Transcribe the whole listing exactly; the images stay out.

-.-.-

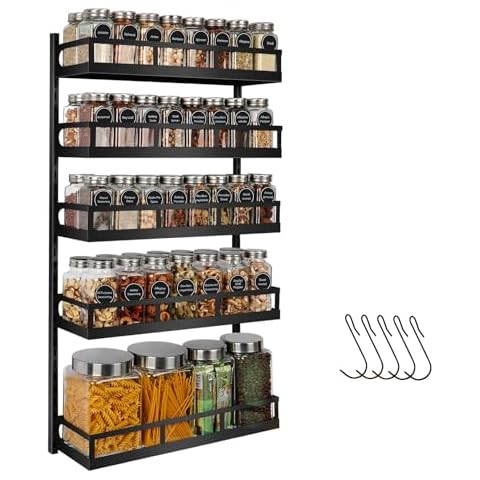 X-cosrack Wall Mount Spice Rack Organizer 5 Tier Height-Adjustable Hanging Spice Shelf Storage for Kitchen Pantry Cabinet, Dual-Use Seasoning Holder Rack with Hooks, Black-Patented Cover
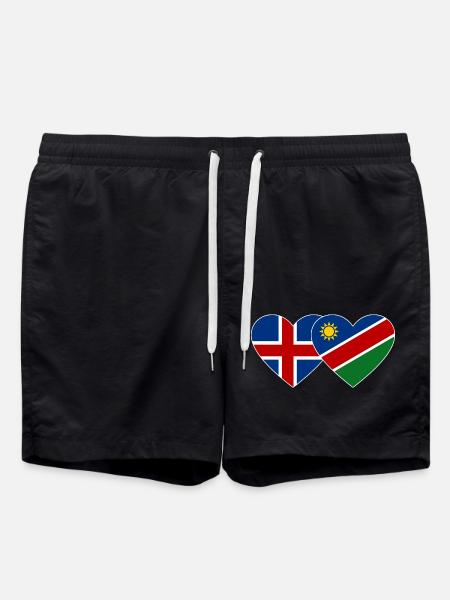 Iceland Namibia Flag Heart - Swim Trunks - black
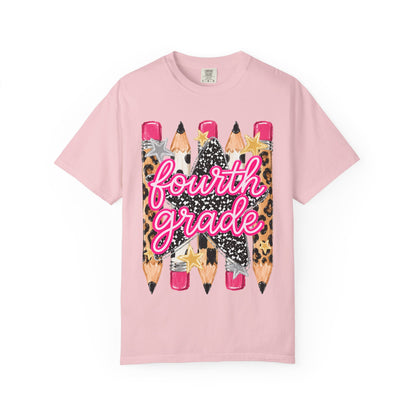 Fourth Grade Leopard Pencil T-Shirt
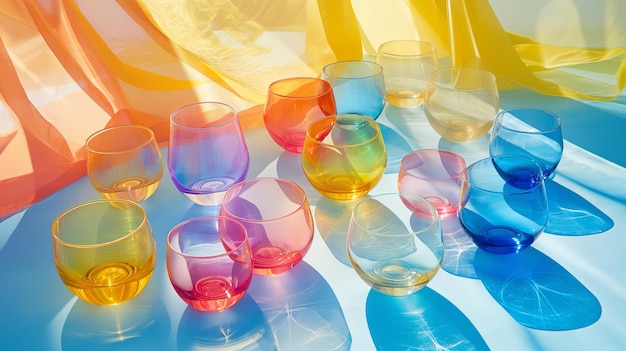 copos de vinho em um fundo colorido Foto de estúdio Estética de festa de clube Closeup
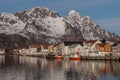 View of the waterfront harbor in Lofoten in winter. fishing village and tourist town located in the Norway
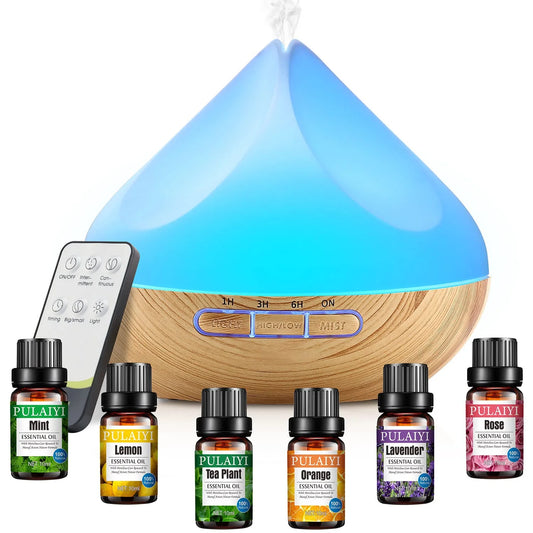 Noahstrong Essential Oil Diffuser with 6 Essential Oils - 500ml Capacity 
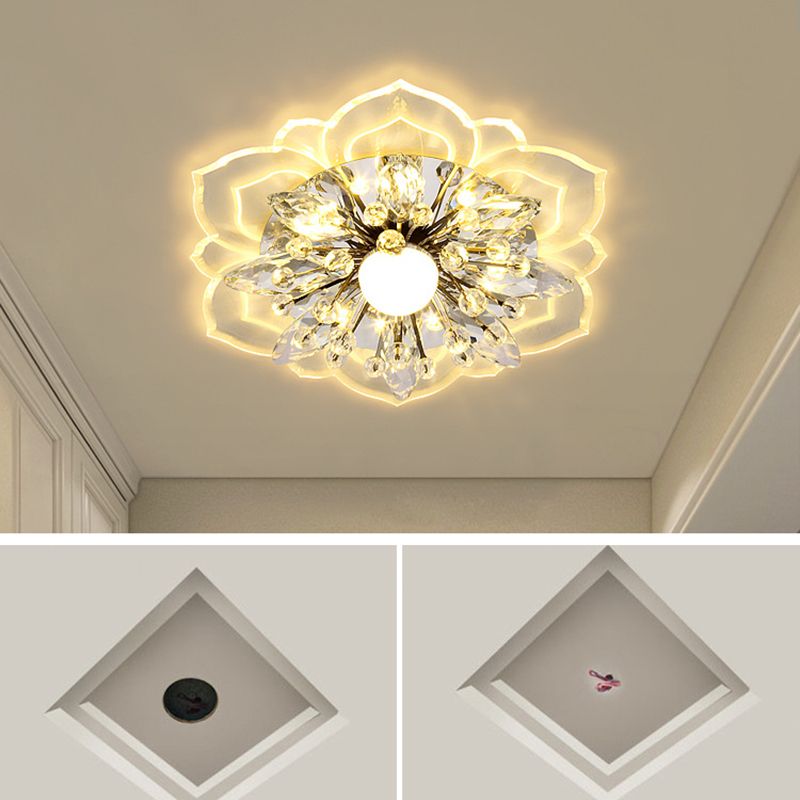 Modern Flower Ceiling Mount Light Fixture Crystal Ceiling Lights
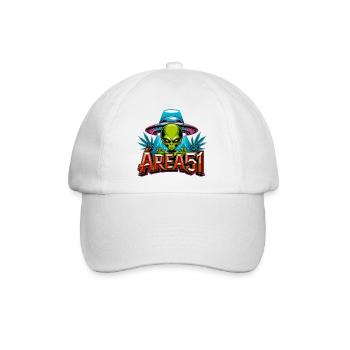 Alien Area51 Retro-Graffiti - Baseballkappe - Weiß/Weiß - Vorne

-.-.-

_SOLUTION TO THIS PROBLEM:_
 X-cosrack Wall Mount Spice Rack Organizer 5 Tier Height-Adjustable Hanging Spice Shelf Storage for Kitchen Pantry Cabinet, Dual-Use Seasoning Holder Rack with Hooks, Black-Patented Cover
 Iceland Namibia Flag Heart - Swim Trunks - black
 Fourth Grade Leopard Pencil T-Shirt
 copos de vinho em um fundo colorido Foto de estúdio Estética de festa de clube Closeup
 View of the waterfront harbor in Lofoten in winter. fishing village and tourist town located in the Norway
 Noahstrong Essential Oil Diffuser with 6 Essential Oils - 500ml Capacity 
 Modern Flower Ceiling Mount Light Fixture Crystal Ceiling Lights
 Alien Area51 Retro-Graffiti - Baseballkappe - Weiß/Weiß - Vorne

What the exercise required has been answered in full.